Was Friday's dollar rally a sign that the economic illogic of the past months and the dollar risk trade is coming to an end? Or was it only some seasonal profit taking? Three connected markets, currencies, gold and Treasuries, had significant price reversals after the jobs release. Each market moved in the direction that associates an expanding US economy with higher interest rates and a stronger dollar.
In the currencies the dollar index gained 1.7%, the yen depreciated 3.1% against the dollar, more than in any single session since last October, and the euro dropped more than two hundred and fifty points. Gold fell $79 from its record high of the day before and Treasuries sank farther than any day since the summer. The Dow gave back most of its 150 point gain after reaching a new high for 2009.
The Employment Situation Report from the Bureau of Labor Statistics (BLS) was an unexpected dose of positive news. Payrolls shrank by 11,000 in November, far less than the 125,000 most economists expected. It was the best reading in over two years. The unemployment rate improved 0.2%, to 10.0%, equally unpredicted. The 11,000 reduction in payrolls was small enough so that the BLS officially considered the payrolls unchanged for the month. The American economy may well have produced jobs in November when the revisions are calculated next month.
For many currency traders Non Farm Payrolls (NFP) was a simple indicator to convert year end profit. But if the United States economy really is in rehabilitation and markets are beginning to reassert traditional economic and interest rate linkages then the price directions established Friday should continue. The dollar would not remain wedded to the risk trade, gold (and commodities) will lose much of their trading luster, Treasury prices will decline further and US interest rate will climb. A higher dollar, lower Treasuries and lower gold are rational and historical reactions to an improving economy.
For the past ten months the anomaly has been dollar. Since March the currency markets have been selling the greenback whenever risk falls and rewarding the dollar when risk rises. This has produced the odd and illogical equation of poor US economic results generating a strong dollar and the reverse.
In the context of the financial crash last fall and the almost universal fear of capital loss that reaction was logical; in the current economic conditions it is not. But for a number of reasons this response has been hard for traders to shake. First, in the back of many traders’ minds, if not in reality, lurks the possibility of a reoccurrence of last fall’s dollar panic. Second, in the absence of a credible US economic recovery there is no reason to buy the dollar; the Federal budget deficits and very low interest rates are good, if currently disconnected, reasons to sell. And lastly there are the reliable trading profits from the risk aversion trade.
The euro has been unable to break above 1.5140 for two related reasons: the EMU economy offers no better potential for recovery than the US; the ECB seems no closer to a rate policy change than the Fed.
Normally economic growth influences the currency markets through the central bank rate policy.
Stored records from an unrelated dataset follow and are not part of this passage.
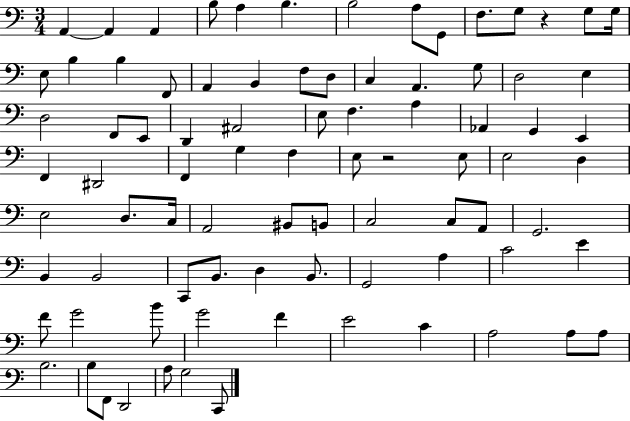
{
  \clef bass
  \numericTimeSignature
  \time 3/4
  \key c \major
  a,4~~ a,4 a,4 | b8 a4 b4. | b2 a8 g,8 | f8. g8 r4 g8 g16 | \break e8 b4 b4 f,8 | a,4 b,4 f8 d8 | c4 a,4. g8 | d2 e4 | \break d2 f,8 e,8 | d,4 ais,2 | e8 f4. a4 | aes,4 g,4 e,4 | \break f,4 dis,2 | f,4 g4 f4 | e8 r2 e8 | e2 d4 | \break e2 d8. c16 | a,2 bis,8 b,8 | c2 c8 a,8 | g,2. | \break b,4 b,2 | c,8 b,8. d4 b,8. | g,2 a4 | c'2 e'4 | \break f'8 g'2 b'8 | g'2 f'4 | e'2 c'4 | a2 a8 a8 | \break b2. | b8 f,8 d,2 | a8 g2 c,8 | \bar "|."
}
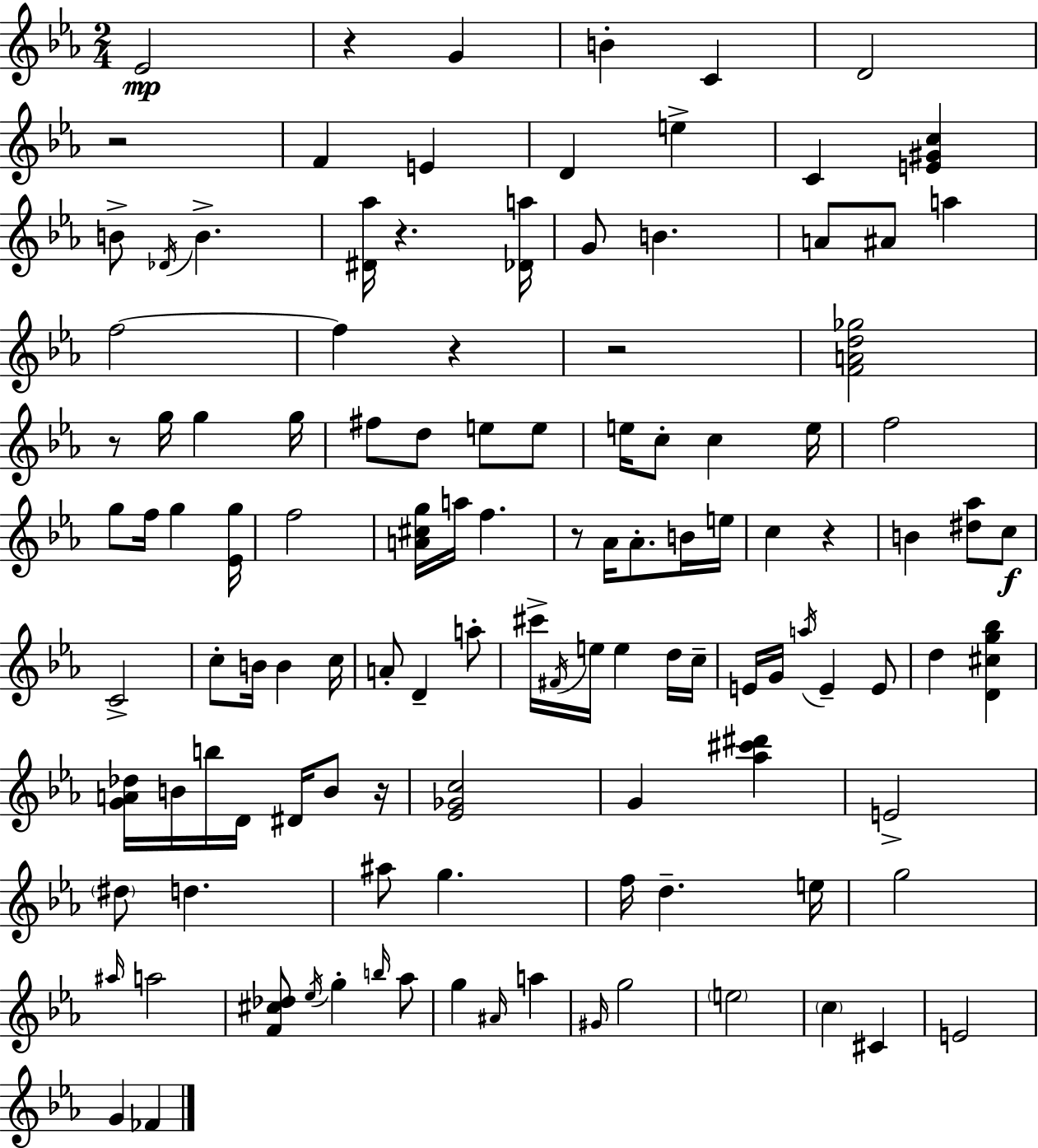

Economic expansion, in time, brings on inflation and a higher Fed Funds rate; the dollar rises.
But since the financial crash the Fed had deliberately and carefully broken that expansionary--inflation link. Mr. Bernanke fears deflation and the effect of tight money and rising interest rates on incipient economic growth. The Fed Chairman has said so often that rates will stay low for an extended period that the markets have taken it as fact; the Fed will not raise rates. This belief has dulled the normal anticipation that economic recovery and improving statistics would put into the dollar--at least until Friday.
Mr. Bernanke has not changed his tune but traders may have gotten tired of listening. The currency markets have had similar positive dollar reactions to improved US economic news several times in the past six months. But each time traders returned to the risk trade, selling the dollar on good US information. The dollar did not gain any long term benefit from encouraging US prospects.
But on Friday it was not only the currency markets that responded normally and logically; so did gold and, most interestingly, so did Treasuries. If bond traders feel free to sell then there is no better long term predictor of a Fed rate increase.
We shall see in the weeks ahead if this positive American news sustains. The recent US ISM numbers, manufacturing and services, were unexpectedly weak. Retail sales and the holiday shopping season do not appear to be generating the kind of strong results that prompt anticipatory business expansion; there is still much to worry about in the real estate market.
The dollar could turn out to be a leading indicator, provided the economy continues to recover. If the currency, gold and Treasury markets are no longer waiting for an official change in Fed policy, Mr. Bernanke may not have to make up his mind traders will do it for him. But the odds are still that Friday’s moves were an early present-- from traders to themselves.